**WHAT THE TASK REQUIRES**
Write out the following passage on kiwi and mango nigiri word for word, starting with "I chose to use" and going on through "and to make!".

-- Begin PASSAGE --

I chose to use the Bamboo Rice, Cardamom, and the Mint Herb Crystals to create a Kiwi and Mango Nigiri. This was a tasty and whimsical play on dessert and sushi that I will be making it again for sure, probably for a dinner party. The cardamom infused bamboo rice was subtle yet alluring and the slight crunch of the crystalized mint paired surprisingly well with the mango and bamboo rice.  I couldn’t resist doing kiwi not only because it’s green but also because I love it and the little seeds gave a great texture to the nigiri. The nigiri was then served with a orange honey marmalade and rice wine sauce. Overall it was a fun dish, to eat and to make!

-- End PASSAGE --
-- Begin DATA LISTING --

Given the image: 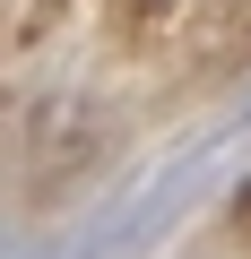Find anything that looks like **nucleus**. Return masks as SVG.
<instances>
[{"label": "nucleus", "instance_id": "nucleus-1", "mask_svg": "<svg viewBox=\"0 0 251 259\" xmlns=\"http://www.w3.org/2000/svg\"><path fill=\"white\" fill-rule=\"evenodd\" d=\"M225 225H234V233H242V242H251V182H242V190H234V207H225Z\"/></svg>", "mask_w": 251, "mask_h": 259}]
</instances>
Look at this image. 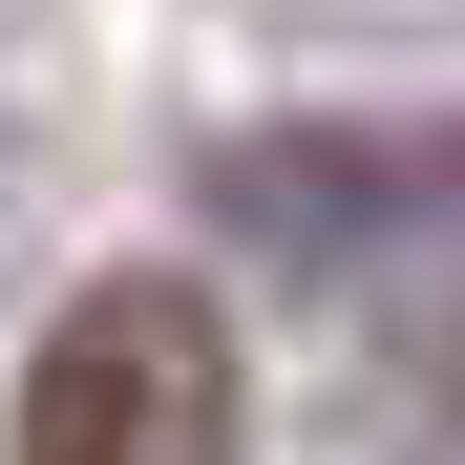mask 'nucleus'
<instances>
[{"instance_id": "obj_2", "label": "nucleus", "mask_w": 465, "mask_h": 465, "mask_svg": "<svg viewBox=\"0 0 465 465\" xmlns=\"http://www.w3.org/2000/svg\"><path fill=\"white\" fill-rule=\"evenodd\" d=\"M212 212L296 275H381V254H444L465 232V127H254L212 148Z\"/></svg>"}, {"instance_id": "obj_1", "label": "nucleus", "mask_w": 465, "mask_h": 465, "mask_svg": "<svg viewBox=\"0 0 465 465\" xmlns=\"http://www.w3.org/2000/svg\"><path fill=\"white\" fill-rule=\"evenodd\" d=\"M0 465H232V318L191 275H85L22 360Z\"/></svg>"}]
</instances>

-- End DATA LISTING --
-- Begin DATA LISTING --

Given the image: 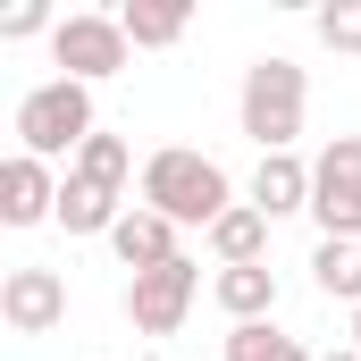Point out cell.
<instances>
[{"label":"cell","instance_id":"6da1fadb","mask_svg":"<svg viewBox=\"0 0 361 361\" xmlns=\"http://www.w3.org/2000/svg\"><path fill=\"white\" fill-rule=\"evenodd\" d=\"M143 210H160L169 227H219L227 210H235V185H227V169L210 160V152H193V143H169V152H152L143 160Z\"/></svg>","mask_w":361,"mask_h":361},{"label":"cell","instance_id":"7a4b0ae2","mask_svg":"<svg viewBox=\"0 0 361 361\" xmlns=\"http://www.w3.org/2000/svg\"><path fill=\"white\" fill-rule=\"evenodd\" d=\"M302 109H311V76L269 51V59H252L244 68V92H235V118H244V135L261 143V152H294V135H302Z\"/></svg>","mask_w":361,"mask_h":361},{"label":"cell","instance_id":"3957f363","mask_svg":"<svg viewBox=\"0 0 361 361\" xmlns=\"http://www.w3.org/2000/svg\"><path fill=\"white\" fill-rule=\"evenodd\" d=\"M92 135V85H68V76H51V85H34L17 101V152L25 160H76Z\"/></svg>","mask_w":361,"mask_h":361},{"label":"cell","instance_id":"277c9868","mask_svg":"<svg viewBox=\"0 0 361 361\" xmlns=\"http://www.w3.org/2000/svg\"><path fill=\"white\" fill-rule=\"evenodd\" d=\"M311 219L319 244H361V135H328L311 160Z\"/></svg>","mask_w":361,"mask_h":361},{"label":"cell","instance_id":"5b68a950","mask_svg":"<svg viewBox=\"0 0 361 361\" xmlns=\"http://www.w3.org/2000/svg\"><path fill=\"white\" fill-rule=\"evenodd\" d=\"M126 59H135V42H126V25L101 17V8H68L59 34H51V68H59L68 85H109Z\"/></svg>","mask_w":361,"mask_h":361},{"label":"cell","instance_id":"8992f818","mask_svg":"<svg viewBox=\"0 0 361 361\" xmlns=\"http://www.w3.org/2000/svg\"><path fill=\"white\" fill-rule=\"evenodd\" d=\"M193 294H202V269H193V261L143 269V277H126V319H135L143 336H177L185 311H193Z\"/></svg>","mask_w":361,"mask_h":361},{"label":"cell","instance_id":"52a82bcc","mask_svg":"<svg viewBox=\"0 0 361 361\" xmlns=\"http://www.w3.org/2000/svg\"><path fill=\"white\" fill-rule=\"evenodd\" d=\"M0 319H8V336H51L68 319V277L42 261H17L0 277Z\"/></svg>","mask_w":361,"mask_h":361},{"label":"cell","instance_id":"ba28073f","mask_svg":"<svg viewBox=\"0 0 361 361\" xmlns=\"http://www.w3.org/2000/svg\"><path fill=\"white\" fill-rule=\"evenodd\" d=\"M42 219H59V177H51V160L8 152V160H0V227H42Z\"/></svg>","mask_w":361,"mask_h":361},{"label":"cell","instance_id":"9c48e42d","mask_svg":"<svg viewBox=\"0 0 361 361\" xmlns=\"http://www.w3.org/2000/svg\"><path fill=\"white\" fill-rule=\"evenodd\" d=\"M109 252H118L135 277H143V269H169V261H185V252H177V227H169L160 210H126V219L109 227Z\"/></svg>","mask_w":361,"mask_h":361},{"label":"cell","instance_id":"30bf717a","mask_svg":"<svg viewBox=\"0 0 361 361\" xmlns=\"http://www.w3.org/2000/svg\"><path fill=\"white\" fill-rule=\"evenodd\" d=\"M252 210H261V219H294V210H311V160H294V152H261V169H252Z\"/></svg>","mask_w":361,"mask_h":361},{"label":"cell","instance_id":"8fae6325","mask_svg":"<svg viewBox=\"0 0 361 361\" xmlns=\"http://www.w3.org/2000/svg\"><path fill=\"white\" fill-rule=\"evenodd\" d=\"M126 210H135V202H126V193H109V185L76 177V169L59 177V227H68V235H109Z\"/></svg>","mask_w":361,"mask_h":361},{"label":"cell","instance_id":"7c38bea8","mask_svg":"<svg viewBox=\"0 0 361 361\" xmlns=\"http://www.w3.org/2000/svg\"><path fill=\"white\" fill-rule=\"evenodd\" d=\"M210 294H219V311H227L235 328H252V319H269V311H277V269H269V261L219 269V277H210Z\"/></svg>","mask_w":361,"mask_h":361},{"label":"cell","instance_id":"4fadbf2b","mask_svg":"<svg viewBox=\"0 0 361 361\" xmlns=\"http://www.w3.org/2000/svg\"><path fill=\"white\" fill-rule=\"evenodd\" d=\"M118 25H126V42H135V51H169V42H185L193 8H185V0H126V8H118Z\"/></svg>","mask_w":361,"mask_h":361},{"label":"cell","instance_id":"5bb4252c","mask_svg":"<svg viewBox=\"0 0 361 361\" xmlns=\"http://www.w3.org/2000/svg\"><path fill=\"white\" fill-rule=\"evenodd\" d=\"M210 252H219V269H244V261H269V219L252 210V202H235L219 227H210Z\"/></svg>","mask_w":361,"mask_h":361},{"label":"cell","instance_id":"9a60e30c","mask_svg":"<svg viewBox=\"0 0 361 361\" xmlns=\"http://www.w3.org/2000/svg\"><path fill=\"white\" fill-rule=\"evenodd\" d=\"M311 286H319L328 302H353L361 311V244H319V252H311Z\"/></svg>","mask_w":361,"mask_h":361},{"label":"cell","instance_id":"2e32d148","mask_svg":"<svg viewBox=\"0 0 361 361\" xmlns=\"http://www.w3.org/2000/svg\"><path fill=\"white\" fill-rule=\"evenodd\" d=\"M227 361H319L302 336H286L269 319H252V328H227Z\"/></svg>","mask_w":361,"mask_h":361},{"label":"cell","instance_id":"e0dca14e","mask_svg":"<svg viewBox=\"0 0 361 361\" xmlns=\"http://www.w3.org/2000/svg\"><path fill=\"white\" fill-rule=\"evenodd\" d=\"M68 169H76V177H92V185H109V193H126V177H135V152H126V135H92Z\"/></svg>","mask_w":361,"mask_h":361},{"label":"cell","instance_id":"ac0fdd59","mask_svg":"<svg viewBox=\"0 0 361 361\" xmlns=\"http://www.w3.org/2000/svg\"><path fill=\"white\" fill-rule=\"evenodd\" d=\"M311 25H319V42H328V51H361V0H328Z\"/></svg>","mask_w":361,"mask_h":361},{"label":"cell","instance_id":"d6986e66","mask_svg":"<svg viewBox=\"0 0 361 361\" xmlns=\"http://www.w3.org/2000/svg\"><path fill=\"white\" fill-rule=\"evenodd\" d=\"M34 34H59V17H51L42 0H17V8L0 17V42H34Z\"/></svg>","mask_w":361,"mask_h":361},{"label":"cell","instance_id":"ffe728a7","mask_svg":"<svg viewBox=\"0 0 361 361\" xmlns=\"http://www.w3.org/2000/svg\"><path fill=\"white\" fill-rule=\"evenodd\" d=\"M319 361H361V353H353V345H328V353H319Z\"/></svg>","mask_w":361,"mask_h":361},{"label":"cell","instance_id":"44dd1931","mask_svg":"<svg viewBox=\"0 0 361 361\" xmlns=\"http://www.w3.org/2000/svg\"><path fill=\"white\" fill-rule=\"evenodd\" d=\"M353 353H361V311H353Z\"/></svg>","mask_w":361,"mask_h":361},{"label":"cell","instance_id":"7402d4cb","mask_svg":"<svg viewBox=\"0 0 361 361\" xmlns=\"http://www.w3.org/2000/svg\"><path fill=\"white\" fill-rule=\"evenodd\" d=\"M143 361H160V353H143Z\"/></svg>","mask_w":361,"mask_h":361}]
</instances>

-- End DATA LISTING --

**EXERCISE SOLUTION**
I chose to use the Bamboo Rice, Cardamom, and the Mint Herb Crystals to create a Kiwi and Mango Nigiri. This was a tasty and whimsical play on dessert and sushi that I will be making it again for sure, probably for a dinner party. The cardamom infused bamboo rice was subtle yet alluring and the slight crunch of the crystalized mint paired surprisingly well with the mango and bamboo rice.  I couldn’t resist doing kiwi not only because it’s green but also because I love it and the little seeds gave a great texture to the nigiri. The nigiri was then served with a orange honey marmalade and rice wine sauce. Overall it was a fun dish, to eat and to make!